_Document text_.
....................

Updated doc page for pair body rounded/polygon

doc/src/body.txt

@@ -28,16 +28,14 @@ column is used as the {bstyle} argument for the "atom_style
 body"_atom_style.html command.
 
 {nparticle} | rigid body with N sub-particles |
-{rounded/polygon} | 2d convex polygon with N vertices :tb(c=2,s=|)
+{rounded/polygon} | 2d polygons with N vertices :tb(c=2,s=|)
+{rounded/polyhedron} | 3d polyhedra with N vertices, E edges and F faces  :tb(c=2,s=|)
 
 The body style determines what attributes are stored for each body and
 thus how they can be used to compute pairwise body/body or
 bond/non-body (point particle) interactions.  More details of each
 style are described below.
 
-NOTE: The rounded/polygon style listed in the table above and
-described below has not yet been relesed in LAMMPS.  It will be soon.
-
 We hope to add more styles in the future.  See "Section
 10.12"_Section_modify.html#mod_12 for details on how to add a new body
 style to the code.
@@ -175,13 +173,11 @@ The {bflag2} argument is ignored.
 
 [Specifics of body style rounded/polygon:]
 
-NOTE: Aug 2016 - This body style has not yet been added to LAMMPS.
-The info below is a placeholder.
-
-The {rounded/polygon} body style represents body particles as a convex
-polygon with a variable number N > 2 of vertices, which can only be
-used for 2d models.  One example use of this body style is for 2d
-discrete element models, as described in "Fraige"_#Fraige.  Similar to
+The {rounded/polygon} body style represents body particles as
+a polygon with a variable number N of vertices, which can only be
+used for 2d models. Special cases for N = 1 (spheres) and N = 2
+(rods) are also included. One example use of this body style is for 2d
+discrete element models, as described in "Fraige"_#Fraige. Similar to
 body style {nparticle}, the atom_style body command for this body
 style takes two additional arguments:
 
@@ -203,15 +199,14 @@ x1 y1 z1
 ...
 xN yN zN
 i j j k k ...
-radius :pre
+diameter :pre
 
 N is the number of vertices in the body particle.  M = 6 + 3*N + 2*N +
 1.  The integer line has a single value N.  The floating point line(s)
 list 6 moments of inertia followed by the coordinates of the N
 vertices (x1 to zN) as 3N values, followed by 2N vertex indices
 corresponding to the end points of the N edges, followed by a single
-radius value = the smallest circle encompassing the polygon.  That
-last value is used to facilitate the body/body contact detection.

....................

_Supplied entries_.

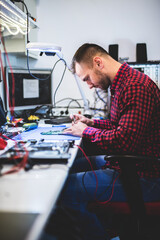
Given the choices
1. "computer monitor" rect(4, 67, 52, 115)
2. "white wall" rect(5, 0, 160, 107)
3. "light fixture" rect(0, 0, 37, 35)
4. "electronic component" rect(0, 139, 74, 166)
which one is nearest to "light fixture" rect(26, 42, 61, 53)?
"light fixture" rect(0, 0, 37, 35)

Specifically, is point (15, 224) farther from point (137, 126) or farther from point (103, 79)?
point (103, 79)

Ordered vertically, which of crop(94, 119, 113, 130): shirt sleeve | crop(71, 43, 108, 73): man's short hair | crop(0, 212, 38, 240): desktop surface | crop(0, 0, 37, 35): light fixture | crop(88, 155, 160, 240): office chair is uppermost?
crop(0, 0, 37, 35): light fixture

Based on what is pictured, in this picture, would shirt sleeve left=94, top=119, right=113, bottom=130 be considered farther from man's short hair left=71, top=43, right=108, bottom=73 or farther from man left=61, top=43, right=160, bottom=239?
man's short hair left=71, top=43, right=108, bottom=73

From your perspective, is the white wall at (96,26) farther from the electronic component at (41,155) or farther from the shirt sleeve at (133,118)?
the electronic component at (41,155)

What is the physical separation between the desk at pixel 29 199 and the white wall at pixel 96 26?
1.84 meters

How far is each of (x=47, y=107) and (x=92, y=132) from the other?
131cm

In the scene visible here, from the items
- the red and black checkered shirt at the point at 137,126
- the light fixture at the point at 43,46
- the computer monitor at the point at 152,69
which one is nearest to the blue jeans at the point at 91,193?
the red and black checkered shirt at the point at 137,126

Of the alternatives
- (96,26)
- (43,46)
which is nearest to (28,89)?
(43,46)

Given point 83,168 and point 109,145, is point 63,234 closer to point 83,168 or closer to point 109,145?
point 109,145

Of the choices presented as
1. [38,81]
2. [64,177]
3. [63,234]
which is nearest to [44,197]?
[64,177]

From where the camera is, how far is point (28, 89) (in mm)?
2033

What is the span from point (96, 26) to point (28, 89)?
110cm

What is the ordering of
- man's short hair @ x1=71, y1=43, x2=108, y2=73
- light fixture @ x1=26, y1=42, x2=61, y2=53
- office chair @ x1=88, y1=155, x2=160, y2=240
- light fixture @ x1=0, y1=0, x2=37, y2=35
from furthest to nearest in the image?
1. light fixture @ x1=26, y1=42, x2=61, y2=53
2. man's short hair @ x1=71, y1=43, x2=108, y2=73
3. light fixture @ x1=0, y1=0, x2=37, y2=35
4. office chair @ x1=88, y1=155, x2=160, y2=240

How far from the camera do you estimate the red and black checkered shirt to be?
956mm
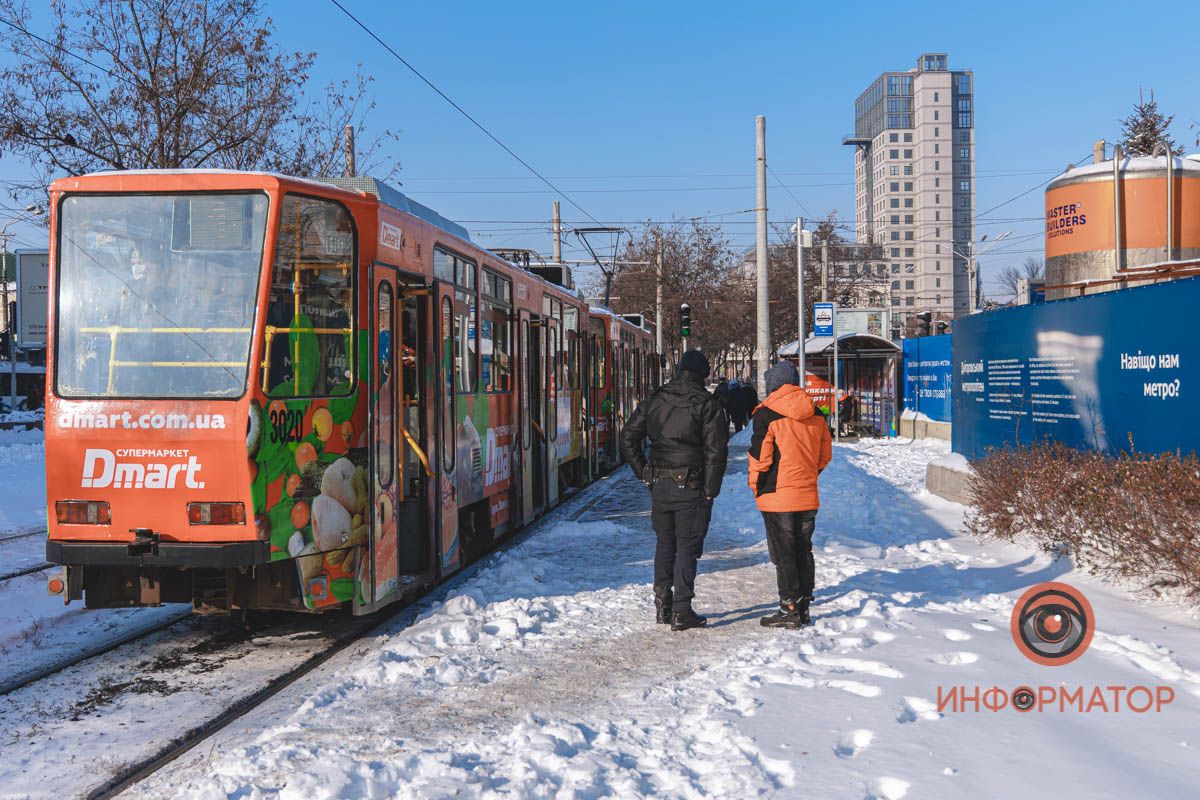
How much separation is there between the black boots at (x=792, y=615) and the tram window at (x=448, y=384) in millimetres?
3021

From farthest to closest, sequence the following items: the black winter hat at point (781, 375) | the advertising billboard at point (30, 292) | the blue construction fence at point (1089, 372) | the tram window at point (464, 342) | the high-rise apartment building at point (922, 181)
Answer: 1. the high-rise apartment building at point (922, 181)
2. the advertising billboard at point (30, 292)
3. the tram window at point (464, 342)
4. the blue construction fence at point (1089, 372)
5. the black winter hat at point (781, 375)

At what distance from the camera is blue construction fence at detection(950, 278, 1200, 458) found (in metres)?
8.75

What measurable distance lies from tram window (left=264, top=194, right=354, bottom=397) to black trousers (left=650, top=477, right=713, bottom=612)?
228cm

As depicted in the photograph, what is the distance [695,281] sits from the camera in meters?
52.0

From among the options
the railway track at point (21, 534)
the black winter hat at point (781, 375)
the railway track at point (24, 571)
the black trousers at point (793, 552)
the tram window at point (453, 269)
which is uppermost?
the tram window at point (453, 269)

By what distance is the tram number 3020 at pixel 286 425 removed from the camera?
6637mm

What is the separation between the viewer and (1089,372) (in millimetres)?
10539

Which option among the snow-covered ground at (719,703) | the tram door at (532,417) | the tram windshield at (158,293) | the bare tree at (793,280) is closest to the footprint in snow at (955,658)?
the snow-covered ground at (719,703)

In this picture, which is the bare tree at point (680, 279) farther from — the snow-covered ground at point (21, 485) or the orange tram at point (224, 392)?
the orange tram at point (224, 392)

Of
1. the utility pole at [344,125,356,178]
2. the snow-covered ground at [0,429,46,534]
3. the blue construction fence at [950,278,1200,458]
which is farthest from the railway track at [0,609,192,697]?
the utility pole at [344,125,356,178]

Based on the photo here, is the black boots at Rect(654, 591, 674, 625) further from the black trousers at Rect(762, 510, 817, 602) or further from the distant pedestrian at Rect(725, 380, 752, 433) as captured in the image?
the distant pedestrian at Rect(725, 380, 752, 433)

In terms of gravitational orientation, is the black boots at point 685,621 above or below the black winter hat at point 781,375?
below

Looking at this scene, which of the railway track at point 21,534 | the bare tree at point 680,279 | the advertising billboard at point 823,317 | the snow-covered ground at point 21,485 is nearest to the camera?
the railway track at point 21,534

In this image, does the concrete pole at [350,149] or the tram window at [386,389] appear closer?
the tram window at [386,389]
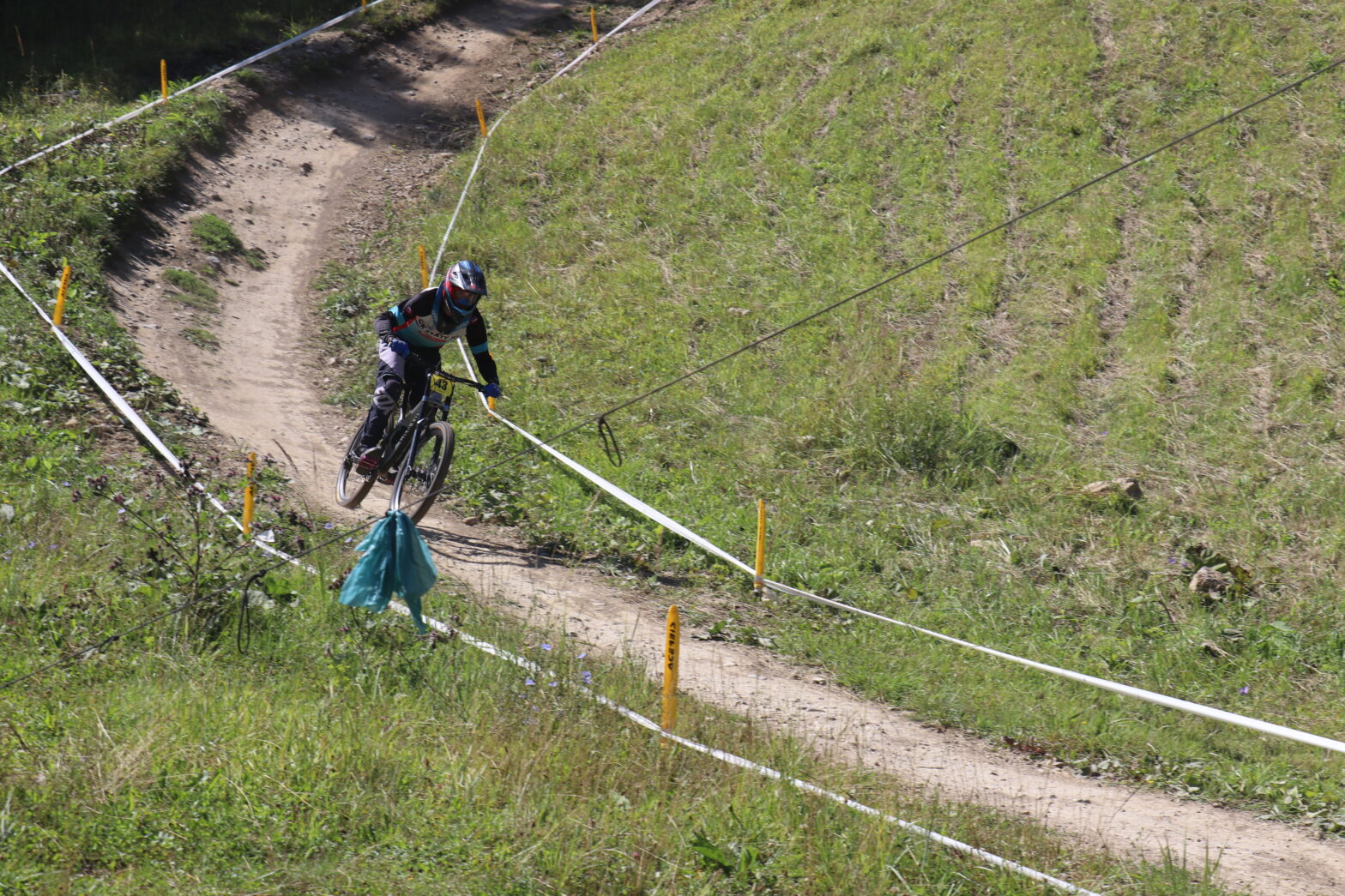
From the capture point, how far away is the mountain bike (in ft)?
29.4

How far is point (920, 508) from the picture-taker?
10.6 m

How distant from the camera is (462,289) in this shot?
897cm

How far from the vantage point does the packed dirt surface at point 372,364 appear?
5.96 m

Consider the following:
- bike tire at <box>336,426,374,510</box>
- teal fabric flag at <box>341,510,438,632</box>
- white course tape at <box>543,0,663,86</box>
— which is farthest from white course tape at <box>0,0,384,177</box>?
teal fabric flag at <box>341,510,438,632</box>

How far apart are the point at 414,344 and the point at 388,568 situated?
4.21 metres

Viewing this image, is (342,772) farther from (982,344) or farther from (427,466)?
(982,344)

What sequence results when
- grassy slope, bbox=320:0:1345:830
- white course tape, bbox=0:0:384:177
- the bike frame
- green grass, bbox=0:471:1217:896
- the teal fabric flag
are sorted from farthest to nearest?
1. white course tape, bbox=0:0:384:177
2. the bike frame
3. grassy slope, bbox=320:0:1345:830
4. the teal fabric flag
5. green grass, bbox=0:471:1217:896

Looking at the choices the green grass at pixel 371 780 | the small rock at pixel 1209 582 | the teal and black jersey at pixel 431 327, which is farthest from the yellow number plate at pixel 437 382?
the small rock at pixel 1209 582

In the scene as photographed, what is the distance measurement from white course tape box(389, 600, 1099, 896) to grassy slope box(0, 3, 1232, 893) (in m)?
0.10

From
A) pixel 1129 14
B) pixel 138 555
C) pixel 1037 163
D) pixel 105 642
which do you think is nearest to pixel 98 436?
pixel 138 555

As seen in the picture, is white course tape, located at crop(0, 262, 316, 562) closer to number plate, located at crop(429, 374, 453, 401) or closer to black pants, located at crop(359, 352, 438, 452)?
black pants, located at crop(359, 352, 438, 452)

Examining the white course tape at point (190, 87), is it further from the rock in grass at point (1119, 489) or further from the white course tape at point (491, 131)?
the rock in grass at point (1119, 489)

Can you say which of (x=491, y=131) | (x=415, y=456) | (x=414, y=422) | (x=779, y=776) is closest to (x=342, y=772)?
(x=779, y=776)

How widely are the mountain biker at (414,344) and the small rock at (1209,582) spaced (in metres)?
6.00
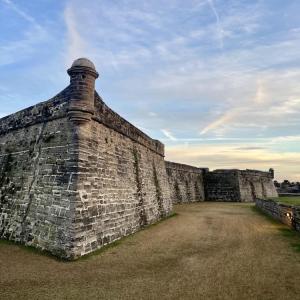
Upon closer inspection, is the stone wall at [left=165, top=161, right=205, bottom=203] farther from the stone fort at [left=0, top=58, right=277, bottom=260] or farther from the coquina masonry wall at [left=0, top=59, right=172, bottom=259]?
the coquina masonry wall at [left=0, top=59, right=172, bottom=259]

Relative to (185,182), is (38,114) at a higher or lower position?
higher

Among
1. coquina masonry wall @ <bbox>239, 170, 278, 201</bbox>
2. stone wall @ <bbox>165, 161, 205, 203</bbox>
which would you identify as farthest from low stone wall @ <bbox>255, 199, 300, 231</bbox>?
coquina masonry wall @ <bbox>239, 170, 278, 201</bbox>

....................

_Exercises_.
1. In the body-style documentation update, which special cases of N does the rounded/polygon style now include?
2. Carry on with the body-style documentation update from the point where it stops.

_Answers per task_.
1. N = 1 (spheres) and N = 2 (rods).

2.
+diameter value = the rounded diameter of the vertices.
 These floating-point values can be listed on as many lines as you
 wish; see the "read_data"_read_data.html command for more details.
 
@@ -235,7 +230,10 @@ particles whose edge length is sqrt(2):
 -0.7071 0.7071 0
 0.7071 0.7071 0
 0.7071 -0.7071 0
-0 1 1 2 2 3 3 0
+0 1
+1 2
+2 3
+3 0
 1.0 :pre
 
 The "pair_style body/rounded/polygon"_pair_body_rounded_polygon.html
@@ -257,8 +255,8 @@ the body particle itself.  These values are calculated using the
 current COM and orientation of the body particle.
 
 For images created by the "dump image"_dump_image.html command, if the
-{body} keyword is set, then each body particle is drawn as a convex
-polygon consisting of N line segments.  Note that the line segments
+{body} keyword is set, then each body particle is drawn as a polygon
+consisting of N line segments.  Note that the line segments
 are drawn between the N vertices, which does not correspond exactly to
 the physical extent of the body (because the "pair_style
 rounded/polygon"_pair_body_rounded_polygon.html defines finite-size
@@ -267,6 +265,52 @@ tangent to the spheres).  The drawn diameter of each line segment is
 determined by the {bflag1} parameter for the {body} keyword.  The
 {bflag2} argument is ignored.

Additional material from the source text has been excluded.